METHODS: According to the lesion presences shown by diffusion-weighted imaging (DWI), we retrospectively recruited a cohort of 308 patients with a diagnosis of BAD and LD from a total of 1458 consecutive patients with acute ischemic stroke. Progression was defined as worsening by > or  = 1-point in the NIHSS for motor function within the first 5 days. Good outcome was deemed as Modified Rankin Scale (mRS) ≤ 2 and poor outcome was mRS > 2 recorded at one month after onset.
RESULTS: This study comprised a total of 179 patients with BAD and 129 patients with LD. Subjects in patients with LD significantly had an elevated Hcy (p = 0.030), a lower NIHSS score on admission (p<0.001) and mRS score at one month after ictus (p<0.001) than those in patients with BAD. Elevated Hcy (P = 0.004) and increased CRP (P = 0.025) were associated with progression in patients with BAD, and CRP (p = 0.006) and diabetes mellitus (p = 0.011) were found to be associated with poor outcome in patients with BAD. However, no association was observed in patients with LD on progression and prognosis. After multivariate logistic regression analysis, elevated Hcy (p = 0.002) remained the only independent predictor for the progression, and increased CRP (p = 0.027) and smoking (p = 0.012) became the independent predictors for the poor outcome in patients with BAD.
CONCLUSIONS: In patients with BAD, elevated Hcy and increased CRP may independently predict progression and prognosis, respectively.

Introduction

In recent years, intracranial branch atheromatous disease (BAD), a common etiological category of acute ischemic stroke (AIS) in Asian populations, characterized by progressive motor deficits in early acute phase, has drawn much more attention than before.
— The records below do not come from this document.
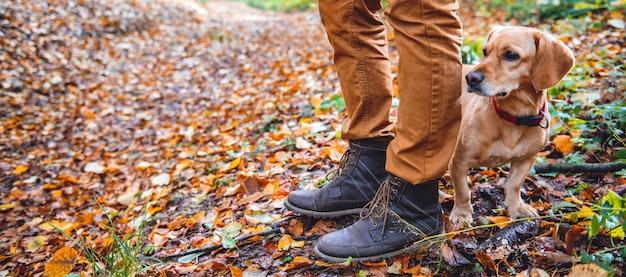 Mężczyzna wycieczkuje w jesień lesie z psem Premium Zdjęcia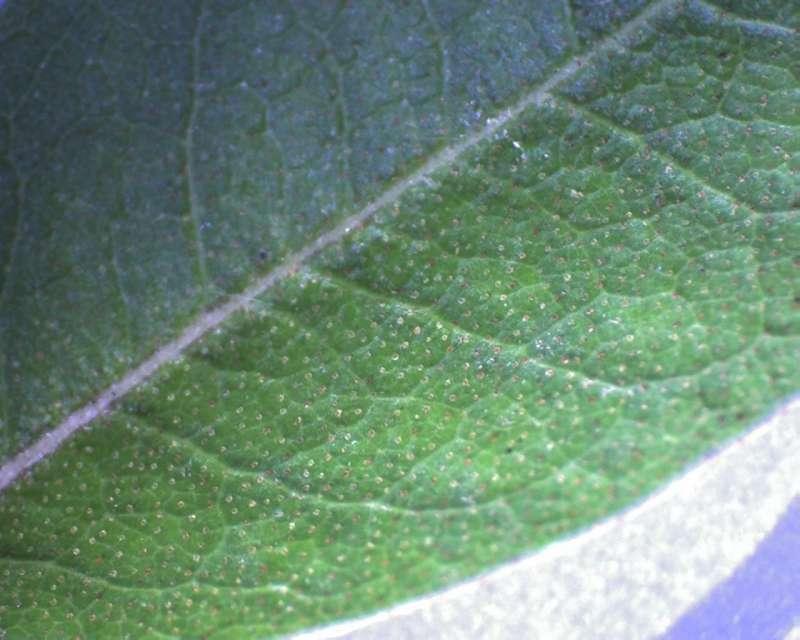 Rh. tatsienense , leaf upper side, Aixingarden 2017-800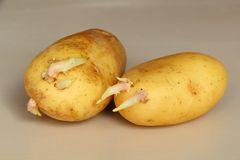 Germinated potatoes. Two yellow germinated potatoes on a table Royalty Free Stock Photography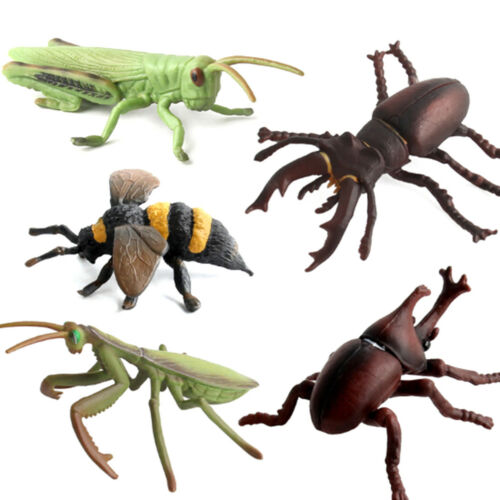 Simulation Animals Model Insect Stag Beetle Spider Honeybee Butterfly Model MW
The pathogenesis of BAD probably starts with atherogenesis at the vessel orifices of lager caliber penetrating arteries and is different from lipohyalinotic degeneration (LD), which is caused by lipohyalinotic degenerative changes of the terminal penetrating arteries [1]–[3]. However, there are accumulating evidences suggesting that atherogenesis is inflammatory condition [4]. Inflammation, an important factor in ischemic stroke, to a certain extent, is not only playing a role in the development of atherosclerosis, but also involved in the pathogenesis of stroke [5]–[7]. Although inflammatory mechanisms in ischemic stroke have not been precisely clarified, several studies have reported that inflammation exerts major and complicated roles in the pathogenesis and prognosis of AIS. Meanwhile, various biomarkers of inflammation, such as homocysteine (Hcy) and C-reactive protein (CRP), have been explored association with AIS [5], [8]–[12]. Increased CRP was shown to be associated with poor prognosis when measured within 24 h of acute ischemic stroke [13], and elevated Hcy levels also have been found in stroke in previous studies [14], [15]. However, there has been little attention paid to the role of CRP and Hcy in the pathogenesis, progression and prognosis of BAD, which is common in Chinese AIS populations, but underused in clinical practice. Therefore, we conducted this study to investigate whether CRP and Hcy are associated with pathogenesis, progressive motor deficits and functional outcome in patients with BAD and (LD), respectively.

Methods

Study Population

We retrospectively recruited 1458 consecutive AIS patients admitted to Department of Neurology, the Third Affiliated Hospital of Sun Yat-sen University, Guangzhou, China, between January 2008 and January 2012. According to the radiological findings and previous report [16], intracranial BAD were diagnosed as follows: BAD of the paramedian pontine arteries (PPA) was defined as isolated unilateral infarcts extending to the ventral surface of the pons, while BAD in the lenticulostriate arteries (LSA) was defined as intracerebral infarcts with a diameter greater than 15 mm and visible as three or more lesions on an axial slice. Other infarcts that were not classified as BAD in either territory, of the lenticulostriate arteries or the anterior pontine arteries, were classified as LD. In our study, of the 1458 patients with AIS, 179 patients had BAD and 129 patients had LD. Both BAD and LD patients’ clinical data was analyzed.

Clinical Data

Demographic and clinical data were collected from patients’ records, including age, gender, history of hypertension, dyslipidemia, diabetes mellitus, ischemic heart disease, smoking, National Institutes of Health Stroke Scale (NIHSS) scores on admission and within 5 days, and Modified Rankin Scale (mRS) at one month after symptoms onset.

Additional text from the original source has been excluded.